The American consulate in Jerusalem, which serves Palestinians, will be merged into a new US embassy to Israel on Monday, the US state department said, the plan which has angered Palestinian leadership.

According to Reuters news reports, secretary of state Mike Pompeo had last October announced the decision of creating a single diplomatic mission in Jerusalem, had been widely expected early March. The department announcement gave the official date of merging.

The planned merger has also raised Palestinians’ fear that the US President Donald Trump’s administration is downgrading the importance of their concerns in the disputed city of Jerusalem.

Trump has outraged the Arab world and received international condemnation by recognizing Jerusalem as the capital of Israel in 2017’s December and moving the American embassy to Jerusalem from Tel Aviv last year’s May.

Palestinian leaders have suspended diplomatic talks with the US administration after the embassy move and since have boycotted the US efforts to establish Israeli-Palestinian peace plan, accusing the US of pro-Israel bias.

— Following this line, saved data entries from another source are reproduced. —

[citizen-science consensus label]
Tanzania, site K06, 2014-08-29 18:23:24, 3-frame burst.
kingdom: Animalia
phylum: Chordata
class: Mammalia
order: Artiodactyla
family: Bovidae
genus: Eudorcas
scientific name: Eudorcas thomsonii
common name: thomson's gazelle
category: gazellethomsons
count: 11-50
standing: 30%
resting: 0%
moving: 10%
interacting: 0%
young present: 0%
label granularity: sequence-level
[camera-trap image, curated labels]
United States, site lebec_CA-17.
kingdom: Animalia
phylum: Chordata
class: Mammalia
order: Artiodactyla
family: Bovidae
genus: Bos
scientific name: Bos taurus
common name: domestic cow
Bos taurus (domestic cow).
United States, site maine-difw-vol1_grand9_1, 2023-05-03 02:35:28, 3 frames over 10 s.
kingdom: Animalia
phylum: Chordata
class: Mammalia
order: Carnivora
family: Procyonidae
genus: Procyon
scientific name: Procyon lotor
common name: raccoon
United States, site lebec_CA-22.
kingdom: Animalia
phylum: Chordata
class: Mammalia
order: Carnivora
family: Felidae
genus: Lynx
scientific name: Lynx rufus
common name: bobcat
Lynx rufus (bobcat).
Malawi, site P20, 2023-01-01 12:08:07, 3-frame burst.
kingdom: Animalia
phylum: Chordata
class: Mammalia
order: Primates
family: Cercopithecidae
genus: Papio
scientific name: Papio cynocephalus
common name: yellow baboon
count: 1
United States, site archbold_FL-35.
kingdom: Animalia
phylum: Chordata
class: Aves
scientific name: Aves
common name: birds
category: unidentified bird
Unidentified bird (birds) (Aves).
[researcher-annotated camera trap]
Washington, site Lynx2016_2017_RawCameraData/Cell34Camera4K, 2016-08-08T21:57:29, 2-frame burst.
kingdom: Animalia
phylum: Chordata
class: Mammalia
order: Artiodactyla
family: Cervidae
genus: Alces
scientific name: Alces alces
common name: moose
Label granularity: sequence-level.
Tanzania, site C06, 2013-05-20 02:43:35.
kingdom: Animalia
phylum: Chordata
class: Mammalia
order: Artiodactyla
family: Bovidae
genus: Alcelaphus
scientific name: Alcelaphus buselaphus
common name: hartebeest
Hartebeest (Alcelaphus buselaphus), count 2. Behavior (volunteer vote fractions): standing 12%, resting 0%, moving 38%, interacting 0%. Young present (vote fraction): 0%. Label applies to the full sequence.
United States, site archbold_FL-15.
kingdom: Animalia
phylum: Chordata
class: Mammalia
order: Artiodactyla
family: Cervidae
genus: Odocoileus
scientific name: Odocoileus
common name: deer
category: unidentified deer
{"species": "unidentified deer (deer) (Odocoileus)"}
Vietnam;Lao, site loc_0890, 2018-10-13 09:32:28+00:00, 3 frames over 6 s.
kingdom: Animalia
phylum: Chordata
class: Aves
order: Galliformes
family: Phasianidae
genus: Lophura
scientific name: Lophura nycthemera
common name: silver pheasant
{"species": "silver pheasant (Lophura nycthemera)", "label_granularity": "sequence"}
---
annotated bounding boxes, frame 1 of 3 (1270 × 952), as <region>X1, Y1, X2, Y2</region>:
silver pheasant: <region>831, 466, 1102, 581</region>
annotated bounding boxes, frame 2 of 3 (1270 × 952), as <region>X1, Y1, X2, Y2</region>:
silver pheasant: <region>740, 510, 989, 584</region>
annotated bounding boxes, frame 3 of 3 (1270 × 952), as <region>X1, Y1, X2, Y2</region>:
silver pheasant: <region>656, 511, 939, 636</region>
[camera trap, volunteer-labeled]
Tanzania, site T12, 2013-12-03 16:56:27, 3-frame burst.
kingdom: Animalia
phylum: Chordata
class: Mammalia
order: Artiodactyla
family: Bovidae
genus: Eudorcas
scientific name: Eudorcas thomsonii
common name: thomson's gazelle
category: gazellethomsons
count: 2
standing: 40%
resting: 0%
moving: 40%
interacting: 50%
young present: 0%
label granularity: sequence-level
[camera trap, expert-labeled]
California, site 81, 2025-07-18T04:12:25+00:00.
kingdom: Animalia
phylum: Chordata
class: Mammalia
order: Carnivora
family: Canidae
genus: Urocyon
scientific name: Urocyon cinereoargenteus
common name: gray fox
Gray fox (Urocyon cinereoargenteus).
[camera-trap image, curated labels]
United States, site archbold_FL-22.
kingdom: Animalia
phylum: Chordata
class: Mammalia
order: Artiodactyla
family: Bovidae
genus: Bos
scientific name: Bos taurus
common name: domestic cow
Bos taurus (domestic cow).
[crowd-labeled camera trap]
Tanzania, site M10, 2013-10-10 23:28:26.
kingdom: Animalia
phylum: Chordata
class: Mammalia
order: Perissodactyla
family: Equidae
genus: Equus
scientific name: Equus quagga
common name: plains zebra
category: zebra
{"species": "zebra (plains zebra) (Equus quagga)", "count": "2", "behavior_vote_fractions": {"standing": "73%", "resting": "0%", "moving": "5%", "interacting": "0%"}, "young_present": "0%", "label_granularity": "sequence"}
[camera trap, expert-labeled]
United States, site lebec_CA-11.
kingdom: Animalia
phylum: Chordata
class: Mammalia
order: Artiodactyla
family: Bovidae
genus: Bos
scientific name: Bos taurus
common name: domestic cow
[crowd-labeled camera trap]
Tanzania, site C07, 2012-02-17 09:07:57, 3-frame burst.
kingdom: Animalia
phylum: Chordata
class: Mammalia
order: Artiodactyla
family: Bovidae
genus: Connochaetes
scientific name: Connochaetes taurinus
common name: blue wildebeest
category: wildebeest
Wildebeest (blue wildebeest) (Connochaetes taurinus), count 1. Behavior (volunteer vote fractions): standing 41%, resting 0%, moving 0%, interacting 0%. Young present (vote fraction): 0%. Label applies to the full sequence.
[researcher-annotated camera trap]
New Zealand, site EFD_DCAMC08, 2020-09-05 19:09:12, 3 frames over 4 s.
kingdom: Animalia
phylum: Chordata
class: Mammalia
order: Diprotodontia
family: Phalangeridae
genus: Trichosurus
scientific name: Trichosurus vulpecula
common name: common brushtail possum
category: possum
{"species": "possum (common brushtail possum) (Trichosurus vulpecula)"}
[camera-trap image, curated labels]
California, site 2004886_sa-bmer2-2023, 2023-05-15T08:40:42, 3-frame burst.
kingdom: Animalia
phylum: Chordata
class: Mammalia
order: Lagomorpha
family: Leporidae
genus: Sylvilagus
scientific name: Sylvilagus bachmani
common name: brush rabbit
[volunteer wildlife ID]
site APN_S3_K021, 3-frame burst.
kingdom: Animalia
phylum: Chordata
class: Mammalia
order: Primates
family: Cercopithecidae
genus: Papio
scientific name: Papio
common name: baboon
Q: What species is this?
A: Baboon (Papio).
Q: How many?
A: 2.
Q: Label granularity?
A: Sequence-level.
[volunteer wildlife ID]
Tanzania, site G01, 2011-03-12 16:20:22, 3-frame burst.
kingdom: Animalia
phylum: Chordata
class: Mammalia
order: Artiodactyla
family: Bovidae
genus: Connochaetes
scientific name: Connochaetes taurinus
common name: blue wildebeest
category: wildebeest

State Department spokesman Robert Palladino has said the decision has been driven by operational efficiency and there would be a “complete continuity of US diplomatic activity and consular services”.

In a statement, Palladino said, “It does not signal a change of U.S. policy on Jerusalem, the West Bank or the Gaza Strip. The specific boundaries of Israeli sovereignty in Jerusalem are subject to final status negotiations between the parties.”

When Pompeo had last year announced the merged planned, senior Palestinian leader Saeb Erekat has denounced the decision to dismiss the consulate as latest evidence the US administration was working on with Israel to impose “Greater Israel” rather than a two-state solution.

The status of Jerusalem is one of the thorniest disputes between Israel and the Palestinians.